Mais, c’est là le hic, payer des salaires plus élevés et répercuter les hausses n’est pas aussi facile pour les petites entreprises que pour les grandes. Si la contrainte de manque de compétences est perçue comme la même pour tous, en revanche 17% des grandes entreprises ont des problèmes de « coûts liés à l’emploi », autrement dit pour payer, 19% des ETI (Entreprises de Taille Intermédiaire), mais 29% des PME.

Cette reprise ne frappe pas pareil à toutes les portes. Elle peut oublier des salariés et des chômeurs insuffisamment qualifiés. Elle peut affaiblir des PME qui ne pourront payer ou renforcer les compétences dont elles ont besoin, sans pouvoir répercuter les hausses de leurs charges. On perçoit ces craquements dans la construction, l’agriculture, les services aux entreprises.

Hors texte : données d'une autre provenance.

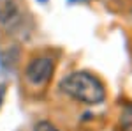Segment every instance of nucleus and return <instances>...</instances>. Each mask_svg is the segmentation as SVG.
Wrapping results in <instances>:
<instances>
[{"mask_svg": "<svg viewBox=\"0 0 132 131\" xmlns=\"http://www.w3.org/2000/svg\"><path fill=\"white\" fill-rule=\"evenodd\" d=\"M53 73V60L50 57H37L27 67V80L34 85H42L50 80Z\"/></svg>", "mask_w": 132, "mask_h": 131, "instance_id": "nucleus-2", "label": "nucleus"}, {"mask_svg": "<svg viewBox=\"0 0 132 131\" xmlns=\"http://www.w3.org/2000/svg\"><path fill=\"white\" fill-rule=\"evenodd\" d=\"M34 131H58V129H56L53 124H50V122H39Z\"/></svg>", "mask_w": 132, "mask_h": 131, "instance_id": "nucleus-5", "label": "nucleus"}, {"mask_svg": "<svg viewBox=\"0 0 132 131\" xmlns=\"http://www.w3.org/2000/svg\"><path fill=\"white\" fill-rule=\"evenodd\" d=\"M41 2H46V0H41Z\"/></svg>", "mask_w": 132, "mask_h": 131, "instance_id": "nucleus-8", "label": "nucleus"}, {"mask_svg": "<svg viewBox=\"0 0 132 131\" xmlns=\"http://www.w3.org/2000/svg\"><path fill=\"white\" fill-rule=\"evenodd\" d=\"M4 94H5V91H4V87L0 85V106H2V101H4Z\"/></svg>", "mask_w": 132, "mask_h": 131, "instance_id": "nucleus-6", "label": "nucleus"}, {"mask_svg": "<svg viewBox=\"0 0 132 131\" xmlns=\"http://www.w3.org/2000/svg\"><path fill=\"white\" fill-rule=\"evenodd\" d=\"M18 12L14 0H0V23H9Z\"/></svg>", "mask_w": 132, "mask_h": 131, "instance_id": "nucleus-3", "label": "nucleus"}, {"mask_svg": "<svg viewBox=\"0 0 132 131\" xmlns=\"http://www.w3.org/2000/svg\"><path fill=\"white\" fill-rule=\"evenodd\" d=\"M60 89L67 96L86 105H99L106 99L104 83L86 71H76L65 76L60 83Z\"/></svg>", "mask_w": 132, "mask_h": 131, "instance_id": "nucleus-1", "label": "nucleus"}, {"mask_svg": "<svg viewBox=\"0 0 132 131\" xmlns=\"http://www.w3.org/2000/svg\"><path fill=\"white\" fill-rule=\"evenodd\" d=\"M122 126L127 131H132V105H127L122 112Z\"/></svg>", "mask_w": 132, "mask_h": 131, "instance_id": "nucleus-4", "label": "nucleus"}, {"mask_svg": "<svg viewBox=\"0 0 132 131\" xmlns=\"http://www.w3.org/2000/svg\"><path fill=\"white\" fill-rule=\"evenodd\" d=\"M69 2H79V0H69Z\"/></svg>", "mask_w": 132, "mask_h": 131, "instance_id": "nucleus-7", "label": "nucleus"}]
</instances>
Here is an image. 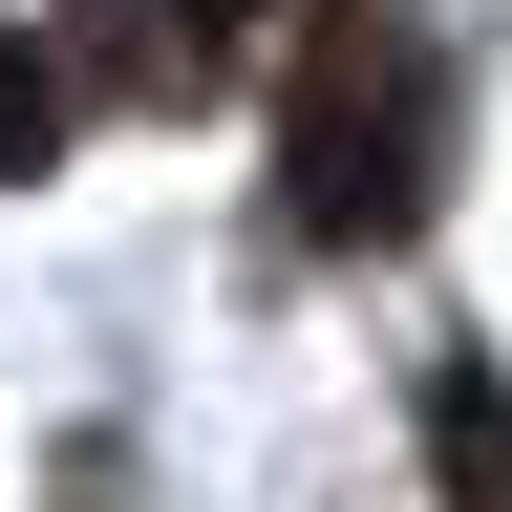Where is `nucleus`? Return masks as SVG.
<instances>
[{
	"mask_svg": "<svg viewBox=\"0 0 512 512\" xmlns=\"http://www.w3.org/2000/svg\"><path fill=\"white\" fill-rule=\"evenodd\" d=\"M427 150H448V64L427 22H384V0H342V22L299 43V107H278V214L320 256H384L427 214Z\"/></svg>",
	"mask_w": 512,
	"mask_h": 512,
	"instance_id": "obj_1",
	"label": "nucleus"
},
{
	"mask_svg": "<svg viewBox=\"0 0 512 512\" xmlns=\"http://www.w3.org/2000/svg\"><path fill=\"white\" fill-rule=\"evenodd\" d=\"M427 448H448V512H512V384H491V363L427 384Z\"/></svg>",
	"mask_w": 512,
	"mask_h": 512,
	"instance_id": "obj_3",
	"label": "nucleus"
},
{
	"mask_svg": "<svg viewBox=\"0 0 512 512\" xmlns=\"http://www.w3.org/2000/svg\"><path fill=\"white\" fill-rule=\"evenodd\" d=\"M214 64H235V22H214V0H86L64 86H107V107H192Z\"/></svg>",
	"mask_w": 512,
	"mask_h": 512,
	"instance_id": "obj_2",
	"label": "nucleus"
},
{
	"mask_svg": "<svg viewBox=\"0 0 512 512\" xmlns=\"http://www.w3.org/2000/svg\"><path fill=\"white\" fill-rule=\"evenodd\" d=\"M64 107H86V86H64V64H43L22 22H0V192H22V171L64 150Z\"/></svg>",
	"mask_w": 512,
	"mask_h": 512,
	"instance_id": "obj_4",
	"label": "nucleus"
}]
</instances>
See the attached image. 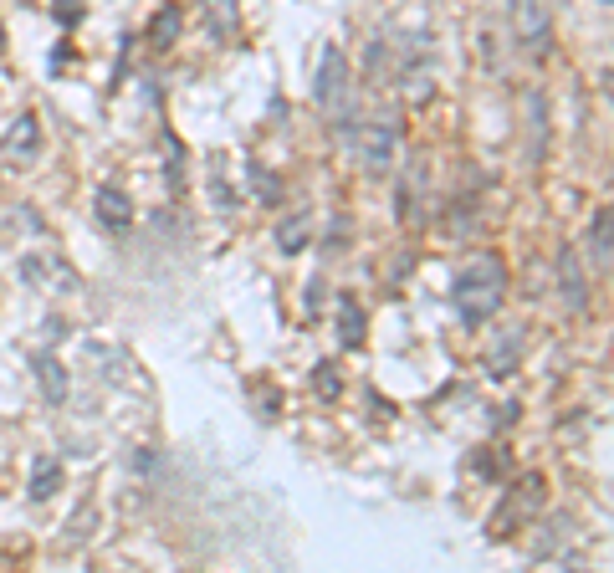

Il y a un risque de freinage global à ne pas soutenir partout la formation, pas assez les PME par la simplification des procédures, et la construction – par celle des normes. On voit les dangers de cette reprise lente et inégale, donc ce qu’il faut faire pour ne pas avoir, comme on le voit, plus de chômeurs de longue durée et plus d’inflation, plus d’importation et de déficit budgétaire, plus de PME larguées et, en plus, des taux d’intérêt en hausse. France is back, if we change!